Health Information Exchange among U.S. Hospitals Grew Significantly in 2014

Advancing secure and interoperable exchange is a core component of the Federal Health IT Strategic Plan 2015-2020 and the focus of the Nationwide Interoperability Roadmap. A key goal of both plans is to increase interoperable exchange of health information across the care continuum, and advance better care, spending health care dollars more wisely, and a healthier nation by enabling providers and individuals to send, find, receive, and use health information when and where it matters most.

Results from the American Hospital Association’s (AHA) Annual Health IT Supplement, a nationwide survey of non-federal acute care hospitals, highlight a surge in health information exchange compared to previous years. In 2014, three-quarters of hospitals reported that they electronically exchanged health information with outside ambulatory providers or hospitals. This represents a 23 percent increase since 2013 and an 85 percent increase since 2008, the year AHA started collecting this information.

Hospital-to-Hospital Electronic Health Information Exchange Substantially Increased

AHAs survey captures information on exchange of health information between hospitals and ambulatory providers that are not part of the hospital’s organization. Health information that is available when, where, and how it is needed can greatly improve care coordination, leading to better health outcomes.

Our past analysis showed steady growth among hospitals with both trading partners; however, we found substantial deficits with hospital-to-hospital exchange. Prior research studies suggested that this was due to competition and a weak business model. And our prior results substantiated those findings. However, now this gap is rapidly closing.

  • In 2014, more than six in ten hospitals electronically exchanged health information with outside hospitals, a one-year increase of 55 percent.
  • Close to seven in ten hospitals (69 percent) exchanged health information with outside ambulatory providers, a 21 percent increase since 2014. This growth in both measures now puts the gap between them at a mere 7 percentage points.

Clinical Care Summary Exchange Accelerated

We also examined the types of information hospitals exchanged with outside providers, which include laboratory results, radiology reports, clinical care summaries, and medication history.

Our prior research found that exchange among all data types have increased since 2011; however, we also observed a gap in regards to the type of data exchanged. In last year’s data brief, we reported that hospitals exchanged laboratory results and radiology reports at much higher rates than clinical care summaries and medication lists. Now this gap has shrunk significantly. Each measure is no more than four percentage points from one another; except for medication histories, which still fall a little behind (though closer than previous years).

In our blog post last year, we anticipated that the exchange of care summaries among hospitals would increase as hospitals implement EHRs certified to meet ONC’s 2014 health IT certification regulation, which requires secure messaging functionality and standardized clinical care summary structure and content.

  • In 2014, the exchange of clinical care summaries among hospitals with outside ambulatory providers or hospitals increased substantially from 42 percent to 64 percent, a one-year increase of 52 percent.
  • Similarly, the exchange of medication history grew from 37 percent to 58 percent.

Rates of Health Information Exchange among Hospitals Grew Across States

Launched in 2010, ONC’s State Health Information Exchange Cooperative Agreement Program funded states’ efforts to rapidly build capacity for exchanging health information across the health care system both within and across states. Awardees were responsible for increasing connectivity and enabling patient-centric information flow to improve the quality and efficiency of care.

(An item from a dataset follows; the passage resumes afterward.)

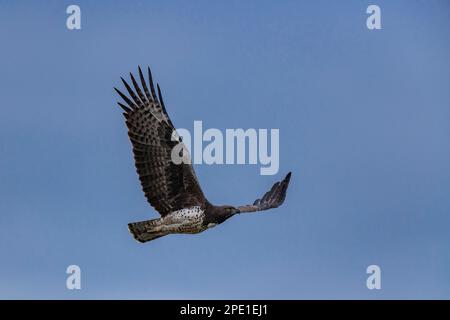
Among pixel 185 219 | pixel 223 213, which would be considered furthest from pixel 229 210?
pixel 185 219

One of the key performance measures of the program was to increase the percent of hospitals sharing electronic care summaries with outside hospitals and providers. The year the program began, less than a quarter of hospitals exchanged clinical care summaries with outside providers. Not a single state had the majority of hospitals in their states exchanging care summaries.

  • In 2014, most states (42) had at least the majority of hospitals across their states exchanging care summaries.
  • Additionally, close to all states (44) and the District of Columbia doubled the rates of clinical care summary exchange during this time.

A key research question of the ONC-funded program evaluation, conducted by NORC at the University of Chicago, is to assess whether program factors influenced exchange progress. NORC is currently exploring that question and we expect to release the final evaluation report this summer.

Looking Ahead

HHS recently launched efforts to address the barrier of competition, shifting care reimbursement from fee-for-service to value-based care. Key to making care better, smarter, and healthier is to accelerate the availability of health information to guide decision making. While these survey results are promising, there is plenty of room for progress. These results capture exchange activity among hospitals; however, these results do not assess exchange volume, whether the exchange is interoperable, and if information is available to providers at the point of care.

The public comment periods recently concluded for both the Federal Health IT Strategic Plan 2015-2020 and the Nationwide Interoperability Roadmap. ONC and our federal partners will use the valuable feedback received during both comment periods to inform strategies to unlock health information, thereby advancing an interoperable learning health system that improves individual, community and population health.

Read our latest ONC Data Brief (24): Health Information Exchange among U.S. Non-federal Acute Care Hospitals: 2008-2014.

One Comment

  1. Tom Hart says:

    Greater and faster accessibility to data is an important component driving improved healthcare today. It allows healthcare providers to make better decisions that can improve the lives of their patients.